Document text
━━━━━━

Clockwork Axions in Cosmology: Is Chromonatural Inflation Chrononatural?
Prateek Agrawal, JiJi Fan, Matthew Reece
TL;DR
The paper investigates whether clockwork/alignment can UV-complete the large axion–gauge couplings used in cosmological models like chromonatural and Anber–Sorbo inflation. It derives a unitarity-based bound $\mu \lesssim F_a$ that constrains clockwork realizations and shows how this bound propagates through two-site and N-site clockwork constructions. Through explicit analysis of Anber–Sorbo inflation and chromonatural inflation, the authors demonstrate that clockwork alone cannot account for the required coupling in sub-Planckian setups, necessitating either very large charges or alternative mechanisms such as kinetic mixing, which come with their own phenomenological implications. The results imply that UV completions feasible for axion cosmologies may substantially affect the predicted observational signatures, highlighting the need for careful UV model-building when interpreting large-parameter axion cosmologies.
Abstract
Many cosmological models rely on large couplings of axions to gauge fields. Examples include theories of magnetogenesis, inflation on a steep potential, chiral gravitational waves, and chromonatural inflation. Such theories require a mismatch between the axion field range and the mass scale appearing in the $a F \widetilde{F}$ coupling. This mismatch suggests an underlying monodromy, with the axion winding around its fundamental period a large number of times. We investigate the extent to which this integer can be explained as a product of smaller integers in a UV completion: in the parlance of our times, can the theory be "clockworked"? We argue that a clockwork construction producing a potential $μ^4 \cos(\frac{a}{j F_a})$ for an axion of fundamental period $F_a$ will obey the constraint $μ< F_a$. For some applications, including chromonatural inflation with sub-Planckian field range, this constraint obstructs a clockwork UV completion. Alternative routes to a large coupling include fields of large charge (an approach limited by strong coupling) or kinetic mixing (requiring a lighter axion). Our results suggest that completions of axion cosmologies that explain the large parameter in the theory potentially alter the phenomenological predictions of the model.

━━━━━━

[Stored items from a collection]
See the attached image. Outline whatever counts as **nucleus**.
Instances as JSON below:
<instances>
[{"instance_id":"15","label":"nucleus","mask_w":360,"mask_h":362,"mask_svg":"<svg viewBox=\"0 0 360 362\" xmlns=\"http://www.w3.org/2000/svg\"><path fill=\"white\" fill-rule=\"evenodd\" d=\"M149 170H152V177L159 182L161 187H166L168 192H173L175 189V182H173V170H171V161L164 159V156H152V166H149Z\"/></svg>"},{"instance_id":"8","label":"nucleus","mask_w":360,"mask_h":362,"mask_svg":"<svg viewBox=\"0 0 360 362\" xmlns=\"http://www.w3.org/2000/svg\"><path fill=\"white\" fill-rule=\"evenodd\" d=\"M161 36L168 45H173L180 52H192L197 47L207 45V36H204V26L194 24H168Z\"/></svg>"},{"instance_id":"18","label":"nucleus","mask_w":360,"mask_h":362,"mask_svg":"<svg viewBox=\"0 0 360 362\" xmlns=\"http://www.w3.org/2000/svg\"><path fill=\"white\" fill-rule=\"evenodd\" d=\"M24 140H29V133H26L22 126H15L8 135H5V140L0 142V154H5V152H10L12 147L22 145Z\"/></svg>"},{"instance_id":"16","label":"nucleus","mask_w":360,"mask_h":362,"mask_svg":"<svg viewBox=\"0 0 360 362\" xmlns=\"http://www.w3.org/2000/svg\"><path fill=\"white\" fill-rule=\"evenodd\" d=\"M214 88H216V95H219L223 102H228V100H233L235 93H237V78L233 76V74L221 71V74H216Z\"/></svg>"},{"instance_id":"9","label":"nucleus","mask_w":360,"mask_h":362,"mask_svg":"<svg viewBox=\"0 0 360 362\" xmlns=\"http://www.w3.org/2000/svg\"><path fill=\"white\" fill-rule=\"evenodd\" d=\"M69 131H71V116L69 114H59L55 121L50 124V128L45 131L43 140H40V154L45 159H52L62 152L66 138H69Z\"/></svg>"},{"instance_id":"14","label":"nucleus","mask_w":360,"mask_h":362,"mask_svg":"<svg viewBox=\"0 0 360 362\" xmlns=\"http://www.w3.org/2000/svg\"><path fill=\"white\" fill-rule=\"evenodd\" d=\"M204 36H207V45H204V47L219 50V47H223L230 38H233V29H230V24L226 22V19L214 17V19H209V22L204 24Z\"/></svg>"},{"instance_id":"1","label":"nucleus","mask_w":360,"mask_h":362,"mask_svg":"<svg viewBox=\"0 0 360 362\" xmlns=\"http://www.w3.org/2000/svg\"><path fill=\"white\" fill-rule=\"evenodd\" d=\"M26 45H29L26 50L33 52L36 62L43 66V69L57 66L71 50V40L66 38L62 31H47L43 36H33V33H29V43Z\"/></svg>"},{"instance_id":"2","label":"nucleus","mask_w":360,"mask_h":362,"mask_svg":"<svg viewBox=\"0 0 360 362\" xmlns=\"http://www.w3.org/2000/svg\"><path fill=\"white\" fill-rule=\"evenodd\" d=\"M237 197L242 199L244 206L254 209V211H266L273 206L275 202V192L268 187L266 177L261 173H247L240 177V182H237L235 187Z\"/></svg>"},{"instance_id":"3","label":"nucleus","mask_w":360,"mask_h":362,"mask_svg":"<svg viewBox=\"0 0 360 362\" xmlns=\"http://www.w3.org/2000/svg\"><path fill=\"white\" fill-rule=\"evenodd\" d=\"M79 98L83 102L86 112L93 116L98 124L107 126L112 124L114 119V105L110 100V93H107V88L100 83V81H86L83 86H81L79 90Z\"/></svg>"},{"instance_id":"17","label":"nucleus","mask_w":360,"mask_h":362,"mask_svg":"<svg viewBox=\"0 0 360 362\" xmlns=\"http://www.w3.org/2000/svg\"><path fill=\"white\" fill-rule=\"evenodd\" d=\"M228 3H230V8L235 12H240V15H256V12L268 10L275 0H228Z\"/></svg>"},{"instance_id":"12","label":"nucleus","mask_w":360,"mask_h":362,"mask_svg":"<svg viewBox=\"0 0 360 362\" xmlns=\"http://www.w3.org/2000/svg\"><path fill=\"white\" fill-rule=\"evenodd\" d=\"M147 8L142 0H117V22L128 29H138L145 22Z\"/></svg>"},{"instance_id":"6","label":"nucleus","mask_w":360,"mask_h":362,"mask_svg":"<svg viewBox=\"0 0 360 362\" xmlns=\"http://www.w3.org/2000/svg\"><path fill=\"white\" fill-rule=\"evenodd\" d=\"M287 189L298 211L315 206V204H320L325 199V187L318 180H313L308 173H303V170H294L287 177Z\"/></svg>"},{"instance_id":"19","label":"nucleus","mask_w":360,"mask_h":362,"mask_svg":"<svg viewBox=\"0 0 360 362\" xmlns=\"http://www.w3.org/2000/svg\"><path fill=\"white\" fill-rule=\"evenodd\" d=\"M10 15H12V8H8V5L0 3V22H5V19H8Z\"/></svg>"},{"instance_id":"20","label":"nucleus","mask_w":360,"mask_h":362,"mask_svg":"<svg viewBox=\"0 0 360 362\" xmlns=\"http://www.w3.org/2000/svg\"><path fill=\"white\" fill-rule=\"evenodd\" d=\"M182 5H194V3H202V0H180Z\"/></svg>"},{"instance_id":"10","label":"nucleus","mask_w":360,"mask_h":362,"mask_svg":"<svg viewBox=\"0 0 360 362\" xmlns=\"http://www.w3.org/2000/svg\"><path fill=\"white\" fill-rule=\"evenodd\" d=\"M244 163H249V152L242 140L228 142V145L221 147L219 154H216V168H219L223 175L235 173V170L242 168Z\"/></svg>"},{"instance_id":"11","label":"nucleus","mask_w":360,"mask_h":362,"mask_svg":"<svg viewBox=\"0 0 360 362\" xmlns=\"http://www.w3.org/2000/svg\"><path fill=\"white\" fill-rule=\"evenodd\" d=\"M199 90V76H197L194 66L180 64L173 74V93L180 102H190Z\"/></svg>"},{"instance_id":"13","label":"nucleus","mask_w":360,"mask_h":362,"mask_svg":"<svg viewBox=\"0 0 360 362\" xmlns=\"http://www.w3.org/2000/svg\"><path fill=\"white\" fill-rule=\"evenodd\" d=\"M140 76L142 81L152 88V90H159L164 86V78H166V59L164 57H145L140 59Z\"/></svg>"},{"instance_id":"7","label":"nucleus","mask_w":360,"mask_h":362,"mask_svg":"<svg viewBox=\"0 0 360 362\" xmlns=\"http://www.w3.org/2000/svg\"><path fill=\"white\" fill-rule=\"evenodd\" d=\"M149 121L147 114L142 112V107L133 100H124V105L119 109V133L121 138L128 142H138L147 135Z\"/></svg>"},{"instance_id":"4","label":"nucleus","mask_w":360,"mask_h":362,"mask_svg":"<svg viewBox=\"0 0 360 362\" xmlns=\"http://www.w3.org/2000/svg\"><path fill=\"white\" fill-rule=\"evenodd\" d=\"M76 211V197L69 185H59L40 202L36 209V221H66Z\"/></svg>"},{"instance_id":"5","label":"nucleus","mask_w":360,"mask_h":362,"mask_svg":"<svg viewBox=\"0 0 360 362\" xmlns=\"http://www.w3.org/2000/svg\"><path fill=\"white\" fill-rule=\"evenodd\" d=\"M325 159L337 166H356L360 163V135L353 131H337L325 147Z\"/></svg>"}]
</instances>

━━━━━━

Exercise aim
Answer these questions about the text on clockwork axions in cosmology:
(a) Which two inflation models does the TL;DR name as cosmological models that use large axion–gauge couplings?
(b) According to the abstract, what does the mismatch between the axion field range and the mass scale in the coupling suggest?
(c) What does the abstract say kinetic mixing requires?
These items come from a different source than the text.

Output of the task
(a) Chromonatural inflation and Anber–Sorbo inflation.
(b) An underlying monodromy, with the axion winding around its fundamental period a large number of times.
(c) A lighter axion.